Société de l’hypervisibilité
Ce besoin de reconnaissance ou d’approbation sociale n’est pas nouveau, et nous pouvons même émettre l’hypothèse qu’il s’agit là d’un besoin incontournable de la psyché humaine. Cela dit, le fait que notre identité personnelle passe désormais par la médiation d’une reconnaissance par des individus quelconques connectés aux médias sociaux amène tout de même une certaine nouveauté sur le plan psychologique. À l’ère du délitement des communautés traditionnelles, de l’éclatement des modes de vie, d’une explosion des possibilités en matière de choix identitaires et d’options pour la réalisation de soi, le fait de voir son identité reconnue par autrui dans une guerre de l’attention où tout le monde parle, s’exprime et s’expose sans arrêt amène son lot d’excitation, mais aussi d’angoisse et de préoccupations névrotiques. Tout le monde veut être vu et entendu. Surtout au sein des jeunes générations, le fait d’être visible et reconnu par l’intermédiaire des plateformes numériques et de la mise en scène de soi devient un enjeu existentiel, un besoin psychique vital. […]
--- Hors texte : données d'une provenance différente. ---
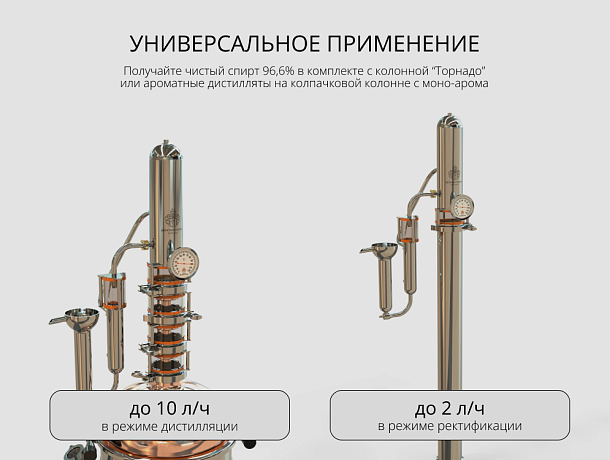 УНИВЕРСАЛЬНОЕ ПРИМЕНЕНИЕ

Получайте чистый спирт 96,6% в комплекте с колонной "Торнадо" или ароматные дистилляты на колпачковой колонне с моно-арома

до 10 л/ч
в режиме дистилляции

до 2 л/ч
в режиме ректификации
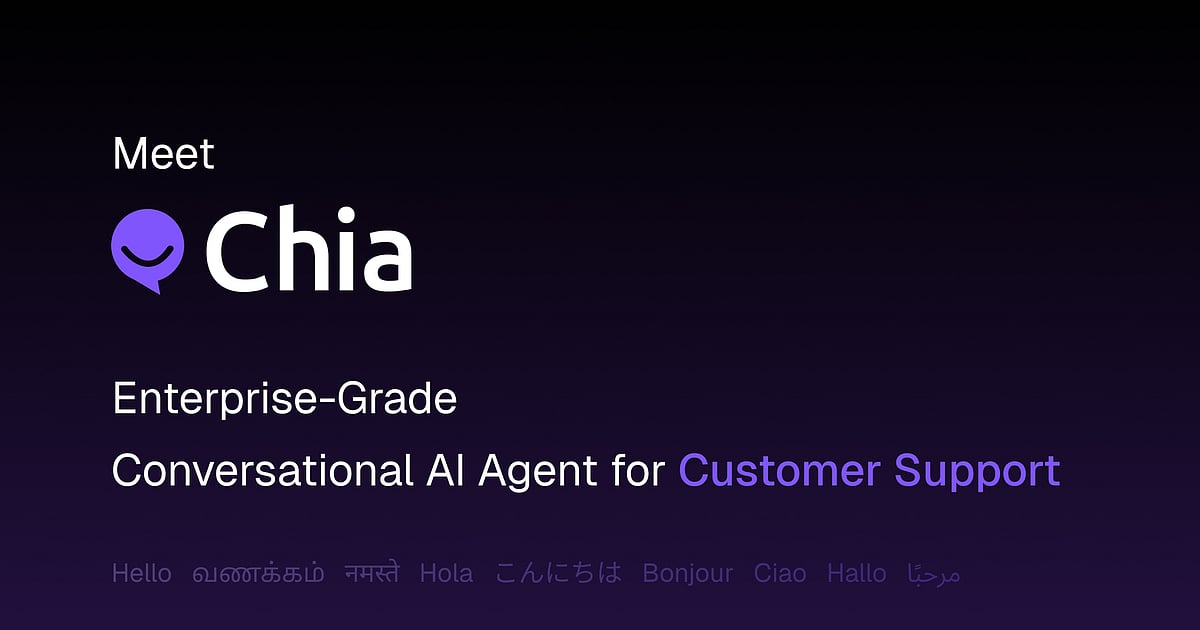 Meet

Chia

Enterprise-Grade

Conversational AI Agent for Customer Support

Hello வணக்கம் नमस्ते Hola こんにちは Bonjour Ciao Hallo مرحبًا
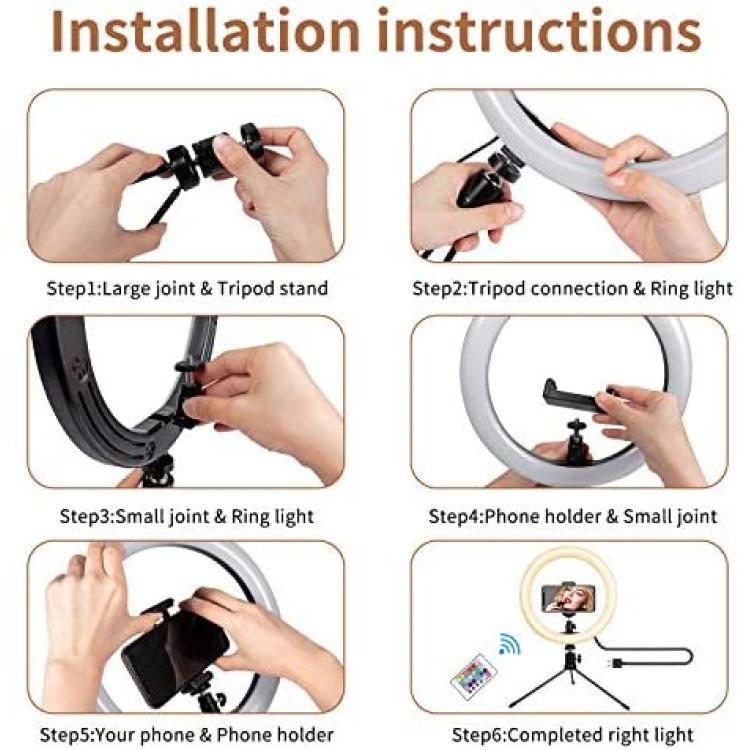 Installation instructions

Step1:Large joint & Tripod stand

Step2:Tripod connection & Ring light

Step3:Small joint & Ring light

Step4:Phone holder & Small joint

Step5:Your phone & Phone holder

Step6:Completed right light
L’intersubjectivité, qui est au coeur de l’expérience humaine, devient ainsi captée par les plateformes et les machines qui la stimulent et la harnachent sur le terrain de l’accumulation de données et de l’entraînement acharné des algorithmes. Alors que le capitalisme algorithmique a besoin pour fonctionner d’individus enthousiastes à l’idée de s’exposer pour générer un maximum de données, la culture de l’hypervisibilité et le caractère social du moi connecté sont là pour lui offrir sur un plateau d’argent une psyché prête à exploiter.
Le désir d’être épié, vu, examiné, aimé, reconnu, partagé, commenté (en bien ou en mal) incarne ainsi une nouvelle forme de subjectivité, celle du moi narcissique connecté. La surveillance n’est plus crainte, elle est recherchée, par un désir mimétique socialement entretenu et technologiquement sollicité d’être vu et reconnu par tout un chacun.